A vague nod to the real reason BL has been created!
The Sunday Herald Sun has decided not to publish the address of the page.
And why not? I'm not sure on this one. All i know is shit would have hit the fan if they had have!
Drug-Arm Victoria spokesman Graeme Rule likened the information on the site to pedophiles promoting their activities on the Internet.
"No-one has a right to promote pedophilia or bashing little old ladies, and people shouldn't be able to provide information on how to use drugs," he said.
I think tarsarlan summed this up best by saying, "The statement made by Graeme Rule is baseless sensationalism..."
Dr Libby Topp, a National Drug and Alcohol Research Centre spokeswoman, said drug users could not rely on the site to give accurate information.
"There is no quality control on the Internet and just because someone says a drug is safe you can't assume that it will be totally safe for you," she said.
I have yet to see someone on BL proclaim that a drug is totally safe for everyone who uses it. People love using extremes to illustrate a point. It manipulates the reader into thinking in black and white... Yes, there is a grey area of risk in drug use. There has awlays been a focus on the variation between experiences on this board. Within reading the first couple of trip reports you will understand that the same drug may effect you differently to the next person.
Bill Stronach, chief executive of the Australian Drug Foundation, said information about drugs should be freely available on the Internet.
waiting for the "...but".
But he said the information needed to come from credible sources such as the Australian Drug Information Network.
But a forum holds so much more value than a bias network! Not only is BL bigger than any drug information site around, it is a product of thousands of indepentant minds, instead of a few "credible" sources.
Ilsa Colson, a spokes woman for Health Minister John Thwaites, said the State Government opposed anything that promoted drug use, but that censorship of the Internet was a matter for the Federal Government.
Federal Communications Minister Richard Alston spokesman Sasha Glebe said people could lodge complaints about the site with the Australian Broadcasting Authority.
Mr Glebe said the Office of Film and Literature Classification had the power to review complaints about websites and issue "take-down" notices to Internet service providers.

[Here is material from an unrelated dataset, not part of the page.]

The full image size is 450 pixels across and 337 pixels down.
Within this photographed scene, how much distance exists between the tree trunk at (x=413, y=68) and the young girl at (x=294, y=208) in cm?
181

He said the laws generally related to sites promoting "illegal and highly offensive material", including pedophilia and instructions on how to make bombs.
ie: All those words just to say the ABA and the OFLC cant touch this site...
Ok, thats it for me... I was basically trying to look at the thing without a knee-jerk reaction. It's not TOO bad an article (accept for the last few paragraphs!). Tell me what you think.